En Centrafrique, la coupe anarchique des arbres pour la fabrication des charbons et les bois de chauffe, demeure une activité génératrice de revenu pour certains jeunes. Cependant, elle représente un grand danger pour l’environnement et la biodiversité.
Pour certains, c’est grâce à cette activité qu’ils tirent leur revenu. Paterne Wabangue vendeur de charbon au marché de Gobongo témoigne : « Je suis un étudiant à l’Université de Bangui, je vends du charbon pour subvenir à mes besoins quotidiens, payer les transports pour aller à l’université, payer le loyer et s’occuper de ma petite famille. Je suis le père de deux enfants c’est grâce à cela que je vis ».
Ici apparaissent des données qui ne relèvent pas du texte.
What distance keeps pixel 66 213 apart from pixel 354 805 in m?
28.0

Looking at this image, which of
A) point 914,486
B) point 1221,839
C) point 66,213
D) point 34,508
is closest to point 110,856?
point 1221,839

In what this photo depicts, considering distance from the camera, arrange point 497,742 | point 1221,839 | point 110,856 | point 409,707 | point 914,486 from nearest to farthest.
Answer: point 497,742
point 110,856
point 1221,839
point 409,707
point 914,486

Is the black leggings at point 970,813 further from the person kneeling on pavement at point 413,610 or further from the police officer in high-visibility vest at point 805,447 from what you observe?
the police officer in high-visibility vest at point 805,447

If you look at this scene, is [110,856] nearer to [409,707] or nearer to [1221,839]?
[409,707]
Mais pendant que certains s’en servent pour subvenir à leurs besoins, d’autres s’inquiètent des conséquences environnementales. Véronique Nzanzaria, habitante du quartier cité Jean XXIII déplore pour sa part les conséquences de cette pratique qui représente un grand danger pour l’environnement.
« Les coupes anarchiques d’arbre pour la fabrication des bois de chauffe et du charbon ont des impacts néfaste sur l’environnement et la biodiversité, ce sont les arbres qui nous protègent et qui nous donnent de l’air et nous protègent des fortes pluies torrentielles ».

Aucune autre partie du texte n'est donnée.